Gasunie wil in het Duitse deel van de Noordzee een waterstofnetwerk aanleggen. Dat moet voor Duitsland grootschalige import uit Noorwegen en aanvoer van windparken op zee van groene waterstof mogelijk maken.
Het is de bedoeling dat het netwerk op termijn wordt verbonden met het offshore netwerk dat het gastransportbedrijf gaat aanleggen in het Nederlandse deel van de Noordzee. Daarmee krijgt ons land niet alleen dezelfde import- en aanvoer importmogelijkheden als Duitsland, maar kan het de infrastructuur op termijn ook gebruiken voor de export van waterstof naar Duitsland.
In 2030 in gebruik
Minister Rob Jetten (Energie en Klimaat) liet in december vorig jaar weten dat hij Gasunie wil vragen een waterstofnetwerk in het Nederlandse deel van de Noordzee te ontwikkelen.
Verloopt alles volgens plan, dan kan het Duitse netwerk in 2030 in gebruik worden genomen. In de jaren daarna volgt de verbinding naar het Nederlandse netwerk. Duitsland heeft net als Nederland grote ambities met groene waterstof om de samenleving te verduurzamen.

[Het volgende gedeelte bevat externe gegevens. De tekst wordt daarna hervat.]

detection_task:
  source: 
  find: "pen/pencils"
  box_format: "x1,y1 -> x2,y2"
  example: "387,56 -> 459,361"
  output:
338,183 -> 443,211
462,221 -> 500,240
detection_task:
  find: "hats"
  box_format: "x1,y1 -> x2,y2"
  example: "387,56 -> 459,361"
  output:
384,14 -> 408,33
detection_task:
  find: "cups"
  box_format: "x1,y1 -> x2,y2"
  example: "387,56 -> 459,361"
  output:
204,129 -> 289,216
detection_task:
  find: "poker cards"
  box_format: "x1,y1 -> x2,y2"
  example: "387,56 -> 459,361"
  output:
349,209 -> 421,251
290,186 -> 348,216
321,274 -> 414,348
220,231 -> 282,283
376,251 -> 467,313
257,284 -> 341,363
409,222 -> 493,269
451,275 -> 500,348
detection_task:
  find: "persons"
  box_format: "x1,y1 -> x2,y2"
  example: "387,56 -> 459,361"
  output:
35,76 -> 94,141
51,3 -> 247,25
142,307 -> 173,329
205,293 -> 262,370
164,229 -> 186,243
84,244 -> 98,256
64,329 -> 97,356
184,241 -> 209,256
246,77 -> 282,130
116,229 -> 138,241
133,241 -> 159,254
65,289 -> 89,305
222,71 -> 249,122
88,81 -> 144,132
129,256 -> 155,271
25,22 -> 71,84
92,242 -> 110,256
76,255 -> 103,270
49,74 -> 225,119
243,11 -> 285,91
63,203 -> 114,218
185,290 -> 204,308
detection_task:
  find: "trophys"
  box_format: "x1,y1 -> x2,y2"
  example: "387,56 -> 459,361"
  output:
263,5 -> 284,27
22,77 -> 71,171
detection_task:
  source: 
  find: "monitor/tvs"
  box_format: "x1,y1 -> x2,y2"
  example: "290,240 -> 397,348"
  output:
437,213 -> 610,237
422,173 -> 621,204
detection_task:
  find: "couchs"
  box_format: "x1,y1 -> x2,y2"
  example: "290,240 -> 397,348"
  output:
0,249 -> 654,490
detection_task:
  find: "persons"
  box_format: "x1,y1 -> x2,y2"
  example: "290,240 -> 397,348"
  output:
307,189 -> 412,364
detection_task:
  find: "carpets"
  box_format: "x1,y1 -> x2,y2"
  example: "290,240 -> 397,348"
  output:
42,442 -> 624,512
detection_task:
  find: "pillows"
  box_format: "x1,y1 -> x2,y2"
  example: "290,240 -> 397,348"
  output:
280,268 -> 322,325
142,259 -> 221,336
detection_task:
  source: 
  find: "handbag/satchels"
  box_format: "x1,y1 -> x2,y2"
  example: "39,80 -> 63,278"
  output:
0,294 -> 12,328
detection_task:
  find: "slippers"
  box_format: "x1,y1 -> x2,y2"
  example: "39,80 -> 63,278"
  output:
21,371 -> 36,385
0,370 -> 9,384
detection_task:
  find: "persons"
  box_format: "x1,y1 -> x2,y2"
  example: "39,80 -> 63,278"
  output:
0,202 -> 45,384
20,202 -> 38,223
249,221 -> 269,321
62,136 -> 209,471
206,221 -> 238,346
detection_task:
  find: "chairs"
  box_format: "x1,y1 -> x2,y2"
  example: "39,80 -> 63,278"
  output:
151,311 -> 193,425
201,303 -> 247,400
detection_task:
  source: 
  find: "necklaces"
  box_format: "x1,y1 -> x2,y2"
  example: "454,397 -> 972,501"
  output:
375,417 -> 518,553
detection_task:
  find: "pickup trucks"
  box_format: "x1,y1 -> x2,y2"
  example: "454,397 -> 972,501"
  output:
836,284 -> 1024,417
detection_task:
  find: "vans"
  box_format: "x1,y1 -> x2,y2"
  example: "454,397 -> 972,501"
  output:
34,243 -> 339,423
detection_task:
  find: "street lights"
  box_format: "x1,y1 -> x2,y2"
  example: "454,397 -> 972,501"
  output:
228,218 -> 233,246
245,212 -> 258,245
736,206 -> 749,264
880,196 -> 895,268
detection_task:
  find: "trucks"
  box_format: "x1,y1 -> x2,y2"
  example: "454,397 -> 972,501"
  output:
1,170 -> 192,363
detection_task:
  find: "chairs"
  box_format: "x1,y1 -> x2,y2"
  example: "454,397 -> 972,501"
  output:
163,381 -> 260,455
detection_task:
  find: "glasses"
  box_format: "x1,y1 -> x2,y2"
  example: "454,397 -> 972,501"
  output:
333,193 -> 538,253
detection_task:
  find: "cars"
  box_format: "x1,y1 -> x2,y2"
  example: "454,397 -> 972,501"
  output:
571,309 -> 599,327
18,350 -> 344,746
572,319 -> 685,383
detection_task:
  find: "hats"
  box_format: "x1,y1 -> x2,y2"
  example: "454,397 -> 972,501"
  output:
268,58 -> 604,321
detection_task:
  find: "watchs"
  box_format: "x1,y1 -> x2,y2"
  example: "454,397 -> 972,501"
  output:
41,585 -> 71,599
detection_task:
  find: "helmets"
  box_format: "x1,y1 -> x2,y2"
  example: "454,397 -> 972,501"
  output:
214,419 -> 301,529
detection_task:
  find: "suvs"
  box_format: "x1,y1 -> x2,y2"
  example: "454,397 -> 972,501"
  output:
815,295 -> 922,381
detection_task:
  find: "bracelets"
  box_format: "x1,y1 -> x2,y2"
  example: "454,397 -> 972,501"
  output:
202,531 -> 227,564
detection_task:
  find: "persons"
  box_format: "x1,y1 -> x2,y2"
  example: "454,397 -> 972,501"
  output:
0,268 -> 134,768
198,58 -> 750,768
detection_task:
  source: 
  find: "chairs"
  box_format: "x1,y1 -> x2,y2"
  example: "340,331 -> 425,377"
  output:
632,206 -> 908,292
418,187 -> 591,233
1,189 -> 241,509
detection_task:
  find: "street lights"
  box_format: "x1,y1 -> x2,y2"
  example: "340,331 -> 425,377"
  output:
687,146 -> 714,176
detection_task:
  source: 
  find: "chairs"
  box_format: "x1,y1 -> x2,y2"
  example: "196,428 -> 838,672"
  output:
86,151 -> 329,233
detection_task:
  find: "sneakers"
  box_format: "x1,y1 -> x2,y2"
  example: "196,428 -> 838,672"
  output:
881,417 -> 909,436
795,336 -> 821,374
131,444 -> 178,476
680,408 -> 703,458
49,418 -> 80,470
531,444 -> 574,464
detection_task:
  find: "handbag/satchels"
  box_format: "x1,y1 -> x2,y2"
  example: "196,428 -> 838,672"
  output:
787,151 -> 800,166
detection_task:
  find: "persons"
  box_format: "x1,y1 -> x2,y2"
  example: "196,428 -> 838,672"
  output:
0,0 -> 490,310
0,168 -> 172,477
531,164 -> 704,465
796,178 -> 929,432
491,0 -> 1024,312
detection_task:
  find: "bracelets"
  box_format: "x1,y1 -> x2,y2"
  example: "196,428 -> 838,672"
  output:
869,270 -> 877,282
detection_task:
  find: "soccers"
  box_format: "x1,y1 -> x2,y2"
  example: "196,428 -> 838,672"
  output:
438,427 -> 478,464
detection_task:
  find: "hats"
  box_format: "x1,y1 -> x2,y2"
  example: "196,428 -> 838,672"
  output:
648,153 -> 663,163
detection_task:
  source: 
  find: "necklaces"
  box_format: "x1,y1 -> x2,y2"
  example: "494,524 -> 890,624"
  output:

Gasunie heeft de Europese Commissie gevraagd het Duitse netwerk een plek te geven in de categorie projecten waarvan de uitvoering topprioriteit heeft. Het is onderdeel van een groter plan om in Noordwest-Europa een complete keten van productie, transport (offshore en onshore), opslag en gebruik van groene waterstof te realiseren. Bedrijven uit Duitsland, België, Frankrijk en Noorwegen, (waaronder nog vijf gastransportbedrijven) hebben voor hun aandeel in het project ook de PCI-status hebben aangevraagd.
‘Groene energiecentrale’
Nederland, Denemarken, Duitsland en België ondertekenden vorig jaar de zogeheten de Esbjerg-verklaring. Daarin spraken zij af de Noordzee als ‘groene energiecentrale’ te ontwikkelen. De bedoeling is dat bij de windparken op zee met een deel van de daar geproduceerde elektriciteit direct waterstof wordt gemaakt. Die productie zal naar verwachting vanaf 2030, net als de import van waterstof uit buurlanden, snel zal toenemen.